===== EXTRACTED MATERIAL

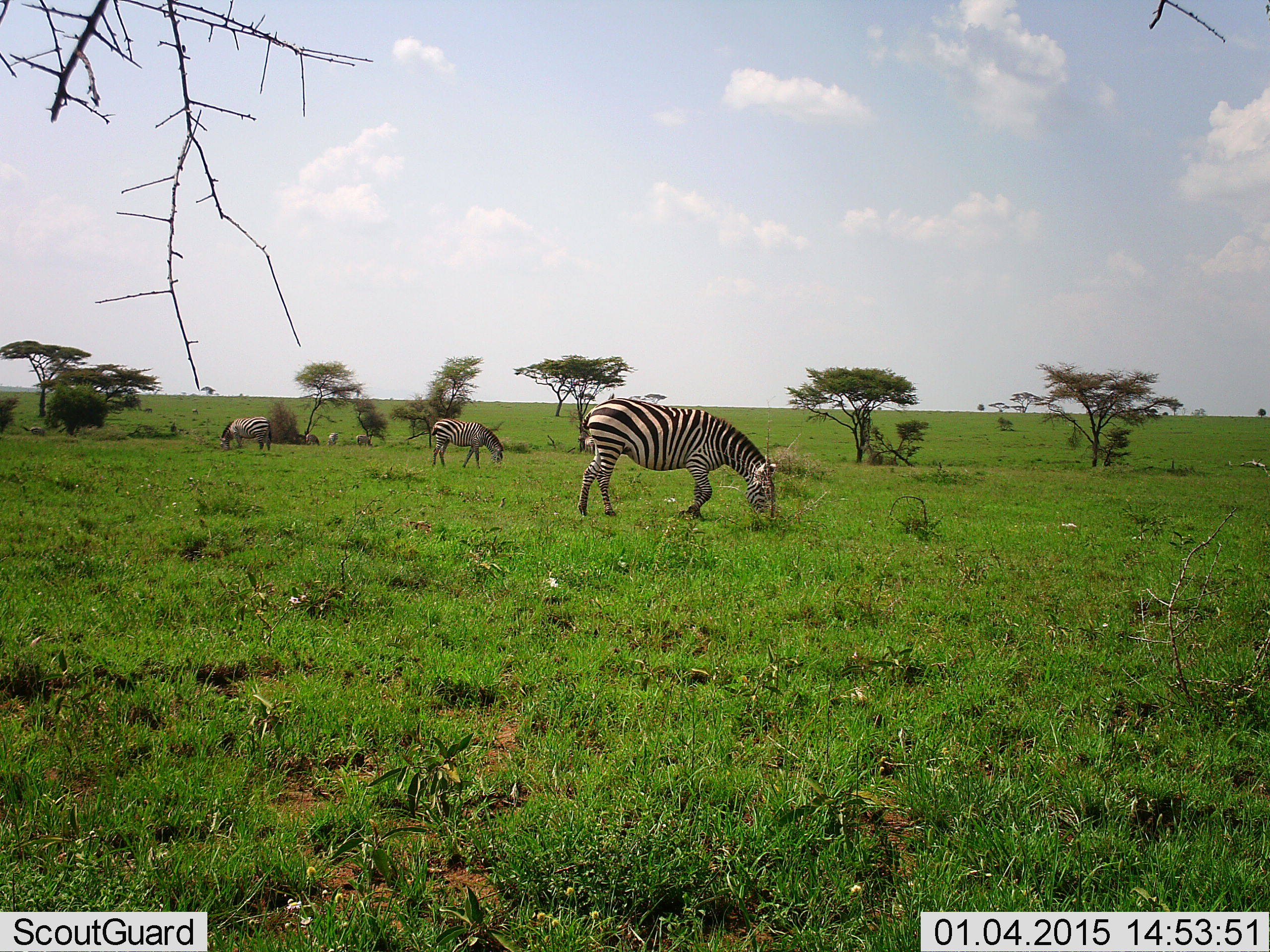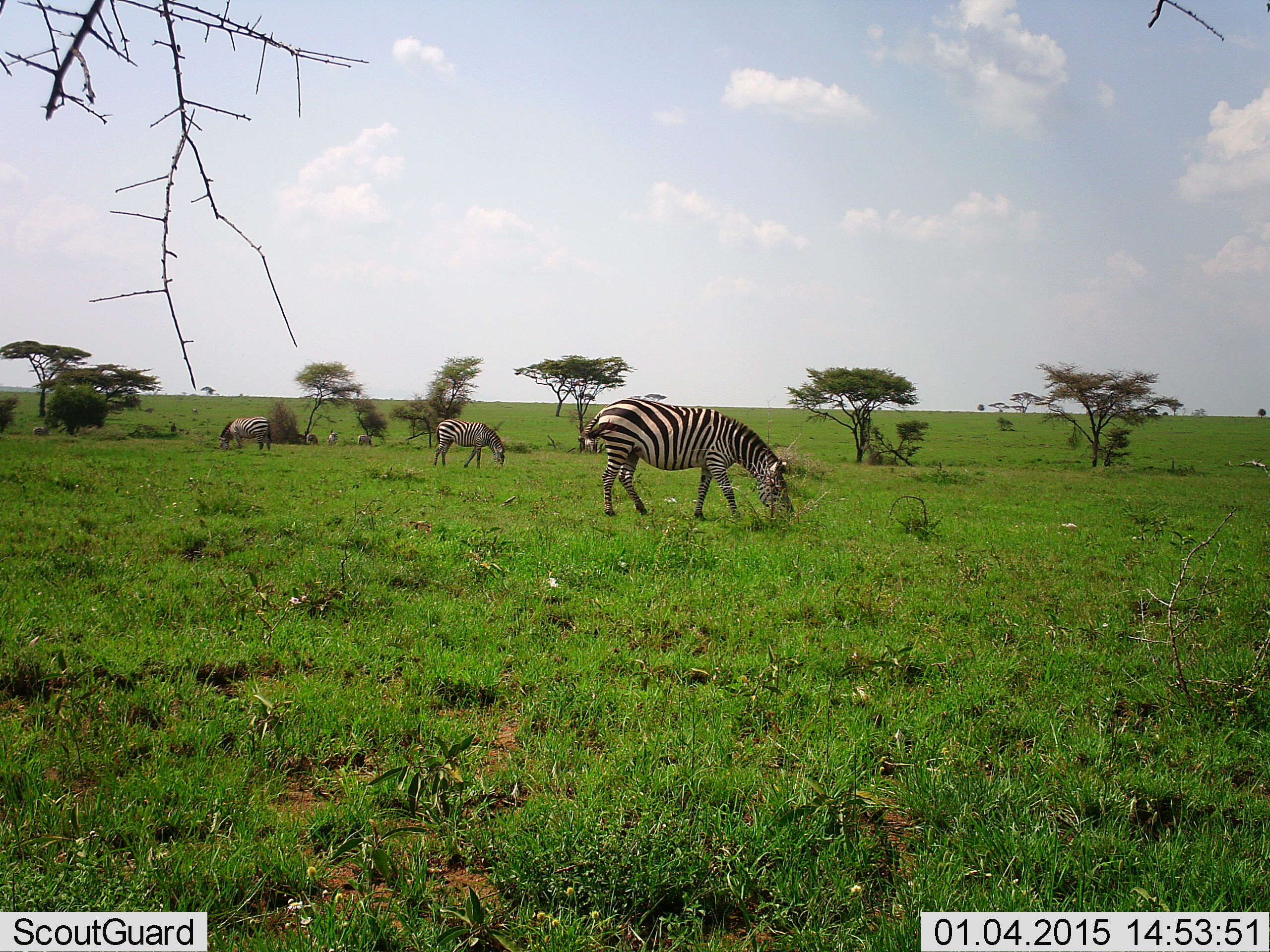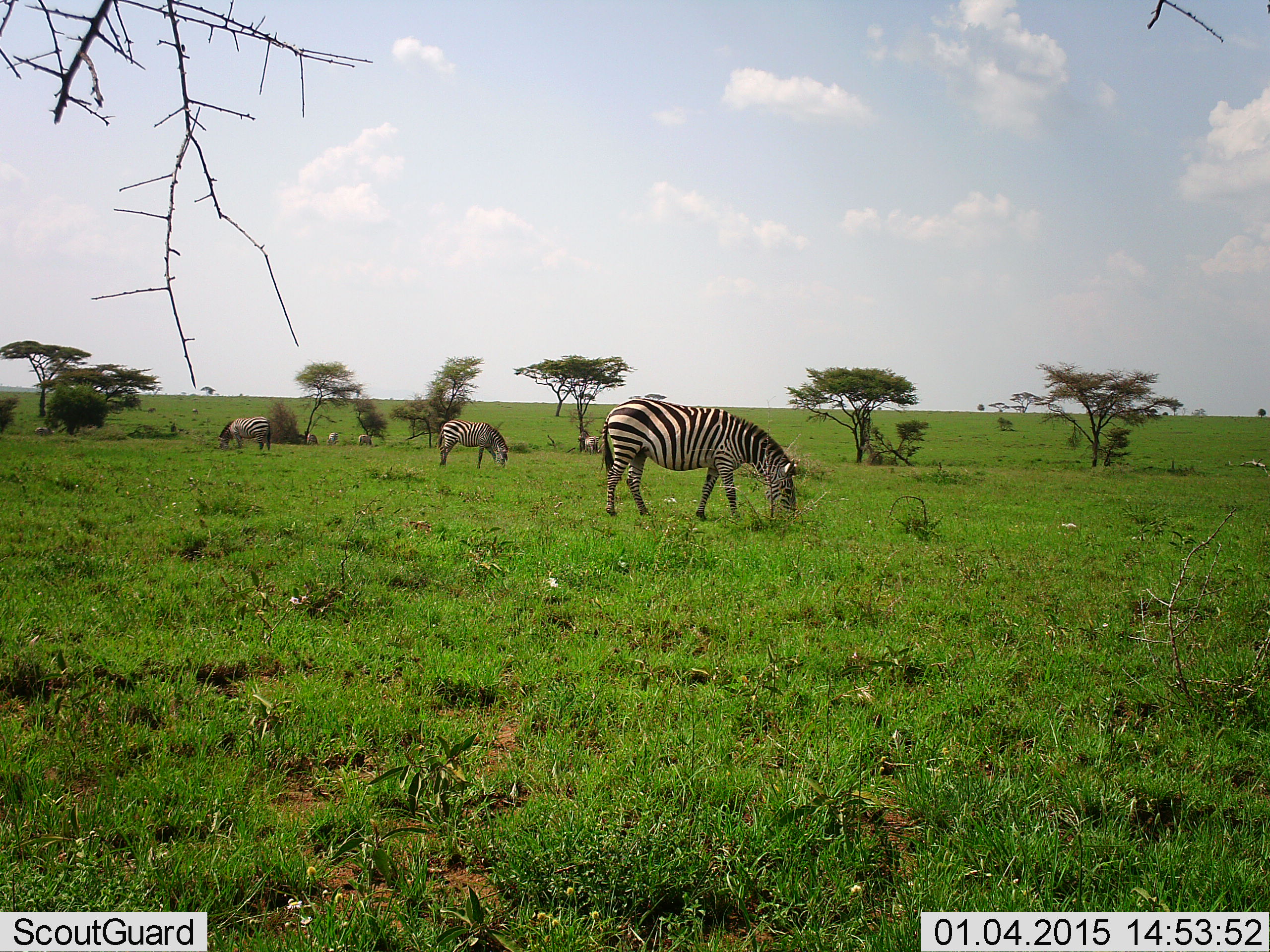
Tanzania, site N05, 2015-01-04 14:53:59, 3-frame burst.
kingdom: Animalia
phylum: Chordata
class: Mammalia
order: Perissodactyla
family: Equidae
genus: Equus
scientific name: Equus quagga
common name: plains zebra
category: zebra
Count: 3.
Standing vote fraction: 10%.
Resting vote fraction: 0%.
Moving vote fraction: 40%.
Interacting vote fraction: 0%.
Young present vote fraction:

==========

> PROBLEM: In the entries above, identify each line that includes the string "fraction", then copy it.

> EXPECTED OUTPUT:
Standing vote fraction: 10%.
Resting vote fraction: 0%.
Moving vote fraction: 40%.
Interacting vote fraction: 0%.
Young present vote fraction:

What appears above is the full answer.